El anuncio marca un hito en la relación comercial entre ambos bloques, al tratarse de uno de los acuerdos más relevantes alcanzados por la Unión Europea en términos de apertura de mercados. El entendimiento había sido negociado durante más de dos décadas y atravesó distintas etapas políticas y económicas tanto en Europa como en América del Sur.
Según explicó el canciller argentino Pablo Quirno a través de su cuenta en la red social X, la Unión Europea “eliminará aranceles para el 92% de nuestras exportaciones y otorgará acceso preferencial para otro 7,5%”. De esta manera, Argentina y los demás países del Mercosur podrán acceder con mejores condiciones comerciales a la tercera economía global.

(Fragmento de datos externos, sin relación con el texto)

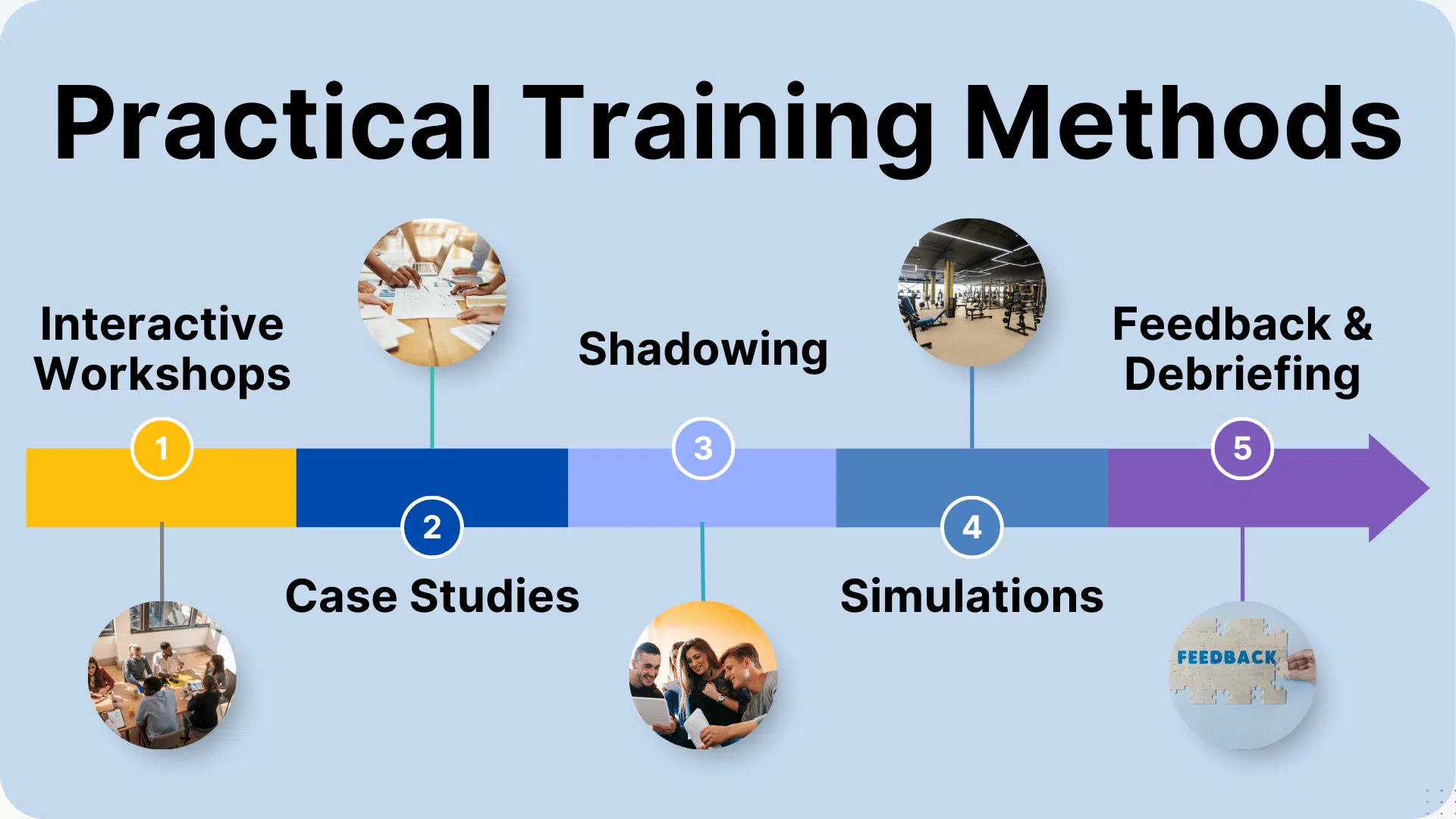 Practical Training Methods

Interactive Workshops

1

2

Case Studies

Shadowing

3

4

Simulations

Feedback & Debriefing

5

FEEDBACK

El acuerdo abre las puertas a un mercado de aproximadamente 450 millones de personas y que representa cerca del 15% del Producto Bruto Interno (PBI) mundial. Desde el Gobierno nacional destacan que esta apertura implica una oportunidad estratégica para incrementar exportaciones, fortalecer cadenas productivas y mejorar la inserción internacional del país.
De acuerdo con la información oficial, el impacto estimado alcanza los 4.700 millones de dólares en concepto de eliminación de barreras comerciales, lo que lo convierte en uno de los acuerdos más ambiciosos del bloque europeo.
La votación en el Consejo Europeo no estuvo exenta de tensiones. Fue clave el apoyo de Italia, cuyo voto resultó determinante para la aprobación final. En contraposición, se manifestaron en contra Francia, Polonia, Austria, Hungría e Irlanda, mientras que Bélgica optó por la abstención.
La firma del acuerdo en Paraguay será el paso formal que consolide lo aprobado por el Consejo Europeo y abrirá una nueva etapa en la relación entre la Unión Europea y el Mercosur. Tras más de 25 años de negociaciones, el entendimiento avanza hacia su concreción definitiva, en un contexto global marcado por la reconfiguración de los vínculos comerciales y la búsqueda de nuevos mercados estratégicos.